On Jun 26, 2020, at 2:59 PM, Ian Lance Taylor <i...@golang.org> wrote:
> I honestly don't think that append is an example of worse-is-better.
> I think it's an example of preferring to pass and return values rather
> than pointers.  The language could easily have made append take a
> pointer to a slice as its first argument, which would eliminate a
> certain class of bugs.  But it would also mean that you couldn't
> create a slice by simply appending to nil, as in s :=
> append([]int(nil), 1, 2, 3).  You would instead have to declare the
> variable first.

I should clarify that I don't consider it a dig; I think it's a practical 
solution to the problem even if it has its warts, because it is both performant 
and flexible.  Other languages choose either in-place operations (e.g. Java) or 
copies (e.g. Erlang), but you can do a lot more with what's offered in Go.  It 
just takes some getting used to.

> While append does confuse people from time to time, I think it's
> clearly documented, as pointed out upthread.  It's not really all that
> hard to understand.  And once you understand it, it's easy to use.

The "once you understand it" part is really the issue here, because it's not 
immediately obvious if you're not reading the manual.

> I don't think any particular approach is obviously better here, so I
> don't think this is an example of worse-is-better.

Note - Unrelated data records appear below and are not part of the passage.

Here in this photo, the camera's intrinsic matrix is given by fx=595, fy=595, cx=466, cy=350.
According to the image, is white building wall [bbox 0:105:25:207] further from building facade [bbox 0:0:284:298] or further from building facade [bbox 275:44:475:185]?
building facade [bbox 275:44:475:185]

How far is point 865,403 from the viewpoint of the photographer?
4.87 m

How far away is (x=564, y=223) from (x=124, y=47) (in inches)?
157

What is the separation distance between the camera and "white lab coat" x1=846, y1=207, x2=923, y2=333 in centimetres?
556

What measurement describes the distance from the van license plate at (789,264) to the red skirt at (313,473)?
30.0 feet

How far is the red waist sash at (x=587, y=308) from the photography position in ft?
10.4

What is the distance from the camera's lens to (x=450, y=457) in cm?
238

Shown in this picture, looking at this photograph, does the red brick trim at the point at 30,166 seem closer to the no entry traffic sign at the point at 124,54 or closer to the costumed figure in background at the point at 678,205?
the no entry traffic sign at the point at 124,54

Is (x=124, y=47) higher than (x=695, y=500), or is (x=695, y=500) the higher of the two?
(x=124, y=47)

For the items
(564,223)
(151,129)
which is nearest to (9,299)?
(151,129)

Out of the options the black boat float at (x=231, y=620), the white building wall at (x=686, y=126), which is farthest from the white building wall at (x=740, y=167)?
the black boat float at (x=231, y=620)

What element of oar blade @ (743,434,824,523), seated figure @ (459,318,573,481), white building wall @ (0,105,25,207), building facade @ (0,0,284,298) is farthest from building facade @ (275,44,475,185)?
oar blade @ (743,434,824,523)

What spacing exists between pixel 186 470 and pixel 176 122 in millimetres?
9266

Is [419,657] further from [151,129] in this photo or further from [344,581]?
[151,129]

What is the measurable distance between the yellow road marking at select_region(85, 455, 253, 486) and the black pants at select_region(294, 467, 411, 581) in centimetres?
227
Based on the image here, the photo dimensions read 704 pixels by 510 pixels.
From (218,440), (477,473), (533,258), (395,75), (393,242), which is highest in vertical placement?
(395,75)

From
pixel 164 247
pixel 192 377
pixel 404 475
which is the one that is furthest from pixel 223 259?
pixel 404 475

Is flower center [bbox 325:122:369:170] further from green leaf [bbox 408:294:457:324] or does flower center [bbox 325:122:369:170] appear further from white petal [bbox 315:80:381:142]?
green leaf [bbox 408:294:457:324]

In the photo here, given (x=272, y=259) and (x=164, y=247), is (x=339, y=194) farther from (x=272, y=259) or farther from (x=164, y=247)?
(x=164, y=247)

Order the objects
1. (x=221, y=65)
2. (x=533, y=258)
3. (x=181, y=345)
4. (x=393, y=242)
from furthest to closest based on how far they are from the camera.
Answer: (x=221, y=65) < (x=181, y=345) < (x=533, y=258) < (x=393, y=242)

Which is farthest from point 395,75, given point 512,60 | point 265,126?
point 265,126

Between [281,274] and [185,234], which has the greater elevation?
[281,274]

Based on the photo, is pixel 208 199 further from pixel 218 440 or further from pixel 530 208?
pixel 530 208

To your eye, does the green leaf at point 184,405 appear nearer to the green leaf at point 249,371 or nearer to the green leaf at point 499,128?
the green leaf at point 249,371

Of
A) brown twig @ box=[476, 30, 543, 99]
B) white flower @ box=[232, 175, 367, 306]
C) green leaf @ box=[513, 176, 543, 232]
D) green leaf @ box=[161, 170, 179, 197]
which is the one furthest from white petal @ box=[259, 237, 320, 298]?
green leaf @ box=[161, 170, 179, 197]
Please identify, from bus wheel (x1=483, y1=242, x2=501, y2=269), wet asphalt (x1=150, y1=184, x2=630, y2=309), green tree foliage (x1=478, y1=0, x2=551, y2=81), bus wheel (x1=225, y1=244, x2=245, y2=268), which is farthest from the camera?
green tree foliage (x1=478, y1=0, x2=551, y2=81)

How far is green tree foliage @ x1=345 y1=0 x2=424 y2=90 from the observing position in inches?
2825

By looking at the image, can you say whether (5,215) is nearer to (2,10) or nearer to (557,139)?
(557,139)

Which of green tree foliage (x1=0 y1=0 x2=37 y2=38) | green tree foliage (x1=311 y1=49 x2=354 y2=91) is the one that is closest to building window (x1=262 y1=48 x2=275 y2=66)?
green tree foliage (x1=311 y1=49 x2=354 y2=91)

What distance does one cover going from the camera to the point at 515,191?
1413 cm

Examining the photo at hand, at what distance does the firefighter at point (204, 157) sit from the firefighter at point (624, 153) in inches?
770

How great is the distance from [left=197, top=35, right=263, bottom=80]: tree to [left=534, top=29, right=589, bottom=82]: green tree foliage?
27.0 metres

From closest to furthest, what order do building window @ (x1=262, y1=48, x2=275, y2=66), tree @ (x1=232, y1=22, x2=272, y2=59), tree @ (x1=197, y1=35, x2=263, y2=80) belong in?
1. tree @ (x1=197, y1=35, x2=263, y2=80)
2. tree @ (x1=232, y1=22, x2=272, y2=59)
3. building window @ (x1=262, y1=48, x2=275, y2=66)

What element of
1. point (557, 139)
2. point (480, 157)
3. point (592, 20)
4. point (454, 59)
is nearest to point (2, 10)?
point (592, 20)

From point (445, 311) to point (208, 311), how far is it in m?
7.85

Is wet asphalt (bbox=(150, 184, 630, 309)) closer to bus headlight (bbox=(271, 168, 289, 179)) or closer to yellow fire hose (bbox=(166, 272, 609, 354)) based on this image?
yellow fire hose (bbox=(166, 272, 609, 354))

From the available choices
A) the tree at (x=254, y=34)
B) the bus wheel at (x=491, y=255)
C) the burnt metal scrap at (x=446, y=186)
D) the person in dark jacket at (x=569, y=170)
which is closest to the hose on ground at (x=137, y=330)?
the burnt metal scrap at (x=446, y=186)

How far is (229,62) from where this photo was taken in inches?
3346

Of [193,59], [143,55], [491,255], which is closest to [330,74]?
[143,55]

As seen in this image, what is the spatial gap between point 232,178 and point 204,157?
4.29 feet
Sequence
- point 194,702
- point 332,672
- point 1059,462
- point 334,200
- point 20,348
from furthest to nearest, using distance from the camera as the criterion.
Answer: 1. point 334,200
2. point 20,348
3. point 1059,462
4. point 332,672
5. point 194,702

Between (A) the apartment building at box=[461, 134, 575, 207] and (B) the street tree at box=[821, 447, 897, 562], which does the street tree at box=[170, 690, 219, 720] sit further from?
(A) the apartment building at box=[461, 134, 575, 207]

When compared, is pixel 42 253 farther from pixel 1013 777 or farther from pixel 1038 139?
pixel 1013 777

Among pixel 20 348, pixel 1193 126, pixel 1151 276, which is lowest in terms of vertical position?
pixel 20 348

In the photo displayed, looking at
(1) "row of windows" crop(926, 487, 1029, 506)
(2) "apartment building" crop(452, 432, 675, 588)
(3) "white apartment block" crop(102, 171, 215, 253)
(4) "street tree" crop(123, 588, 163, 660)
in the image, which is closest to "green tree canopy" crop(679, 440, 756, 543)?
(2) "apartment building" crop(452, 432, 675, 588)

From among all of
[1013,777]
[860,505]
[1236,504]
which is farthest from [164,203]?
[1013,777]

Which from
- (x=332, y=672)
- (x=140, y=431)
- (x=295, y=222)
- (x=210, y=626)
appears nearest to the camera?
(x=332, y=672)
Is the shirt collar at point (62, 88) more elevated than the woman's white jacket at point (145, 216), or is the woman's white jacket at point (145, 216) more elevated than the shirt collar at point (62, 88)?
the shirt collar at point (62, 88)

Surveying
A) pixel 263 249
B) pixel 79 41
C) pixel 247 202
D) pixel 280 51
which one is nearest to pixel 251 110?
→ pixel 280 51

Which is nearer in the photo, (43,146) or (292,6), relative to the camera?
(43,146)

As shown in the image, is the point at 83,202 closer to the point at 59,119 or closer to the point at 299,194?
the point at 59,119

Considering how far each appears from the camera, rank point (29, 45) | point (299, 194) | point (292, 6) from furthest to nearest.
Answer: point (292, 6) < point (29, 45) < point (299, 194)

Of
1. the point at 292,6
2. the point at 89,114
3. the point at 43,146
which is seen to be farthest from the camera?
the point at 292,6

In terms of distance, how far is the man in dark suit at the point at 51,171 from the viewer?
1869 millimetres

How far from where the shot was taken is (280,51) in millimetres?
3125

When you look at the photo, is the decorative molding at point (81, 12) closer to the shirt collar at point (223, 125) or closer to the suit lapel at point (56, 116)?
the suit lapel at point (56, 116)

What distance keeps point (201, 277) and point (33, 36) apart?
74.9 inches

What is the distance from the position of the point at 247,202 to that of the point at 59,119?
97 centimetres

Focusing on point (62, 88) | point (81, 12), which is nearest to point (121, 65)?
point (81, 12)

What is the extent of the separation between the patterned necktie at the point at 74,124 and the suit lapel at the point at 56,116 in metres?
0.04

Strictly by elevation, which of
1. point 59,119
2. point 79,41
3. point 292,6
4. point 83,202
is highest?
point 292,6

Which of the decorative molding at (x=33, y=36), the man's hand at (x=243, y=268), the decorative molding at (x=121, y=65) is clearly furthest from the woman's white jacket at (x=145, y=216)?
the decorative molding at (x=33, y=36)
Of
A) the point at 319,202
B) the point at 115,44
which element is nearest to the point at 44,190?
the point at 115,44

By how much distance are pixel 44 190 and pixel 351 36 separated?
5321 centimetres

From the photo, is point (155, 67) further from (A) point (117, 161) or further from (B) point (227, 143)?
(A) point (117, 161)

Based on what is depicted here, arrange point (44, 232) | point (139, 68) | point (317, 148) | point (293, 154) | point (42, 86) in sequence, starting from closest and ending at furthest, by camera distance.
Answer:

The canonical example in Worse Is Better is Unix's solution to the problem 
where you get an interrupt in the middle of a syscall; Unix just said "hey, 
this failed, do it again" instead of going to great lengths to try to resume 
the operation, which was the pragmatic choice even if it led to a somewhat 
quirky interface.

"Worse Is Better" is often characterized more by quirkiness rather than 
outright badness, and Richard Gabriel (LISP purist that he was) was pretty 
upfront about being cheekily hyperbolic about the properties that Unix and C 
had that made them perhaps occasionally inelegant but ultimately more effective 
and survivable.  I think a lot of aspects of Go embody that particular spirit, 
again for good reason considering its progenitors.